### Selection:
○ ○ ○ ○

Re: [clamav-users] Question About MaxFileSize / news of upcoming Large Archive Scanner tool

2023-11-13 Thread Paul Kosinski via clamav-users
Large archive files may be the most obvious case, especially if things like 
disk images and installation images are included, but make sure that large 
multimedia files are also handled.

In today's Internet environment, there are probably far, far more large video 
files floating around than traditional archives. And in some sense multimedia 
"container" files (like MP4, MOV, AVI etc.) are archives of their media streams 
(like H.264/5, AAC, etc.) -- but these archives are, of course, interleaved for 
real-time playback.

I might add that there have been recent reports of malformed (perhaps 
malicious) multimedia files causing crashes or unwanted code execution in 
software such as FFMPEG.


On Mon, 13 Nov 2023 20:32:38 +
"Micah Snyder \(micasnyd\) via clamav-users"

○ ○ ○ ○

### Goals:
A. Reproduce the ClamAV post from "In today's Internet" through "real-time playback.", swapping "video" for "audio".
B. List every file or stream format that the ClamAV post gives as an example inside parentheses.
C. Write the next part of the ClamAV post, picking up where it stops.

### Recorded data:
○ ○ ○ ○

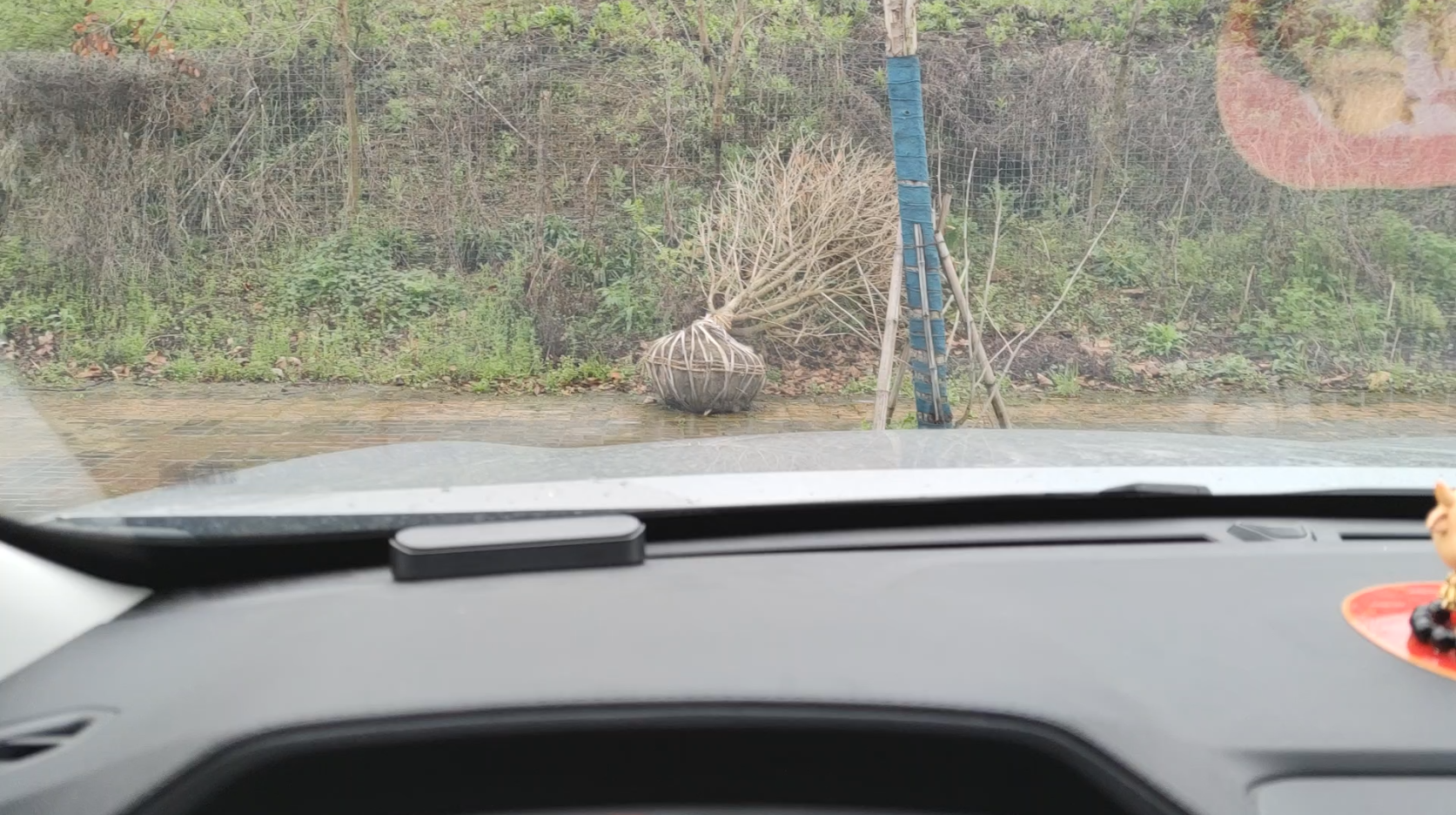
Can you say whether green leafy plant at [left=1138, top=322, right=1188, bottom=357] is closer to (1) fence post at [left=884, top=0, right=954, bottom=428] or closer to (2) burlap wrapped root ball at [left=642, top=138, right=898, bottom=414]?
(2) burlap wrapped root ball at [left=642, top=138, right=898, bottom=414]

○ ○ ○ ○

### Results by task:
A.
In today's Internet environment, there are probably far, far more large audio 
files floating around than traditional archives. And in some sense multimedia 
"container" files (like MP4, MOV, AVI etc.) are archives of their media streams 
(like H.264/5, AAC, etc.) -- but these archives are, of course, interleaved for 
real-time playback.

B. MP4, MOV, AVI, H.264/5, AAC

C.
wrote:

> In case anyone else is looking into this, I wanted to share some news.
> 
> We have been getting some help to create a tool to recursively unpack (or 
> mount) and scan large archives (greater than 2000MB).
> 
> This effort has progressed to the point where we've started code review and 
> writing documentation. I'm not entirely sure how we will package it for 
> people to use.  I'll share more when we go to open source it. I wanted to 
> share the news now in case anyone else was going to work on it and so they're 
> not as frustrated when it turns out we've done the same.
> 
> I don't have a specific release date in mind.  It likely won't be until early 
> next year.  While we've started code review and testing, the developer that 
> has built the tool for us is now working on adding the allmatch-mode feature 
> support.
> 
> Best regards,
> Micah
> 
> 
> Micah Snyder
> ClamAV Development
> Talos
> Cisco Systems, Inc.
> 
> 
> From: Andrew C Aitchison 
> Sent: Thursday, June 8, 2023 6:25 PM
> To: Micah Snyder (micasnyd) 
> Cc: ClamAV users ML 
> Subject: Re: [clamav-users] Question About MaxFileSize
> 
> On Thu, 8 Jun 2023, Micah Snyder (micasnyd) wrote:
> 
> > I agree with you.  I suspect the majority of cases today is when
> > people have a large archive of files to scan.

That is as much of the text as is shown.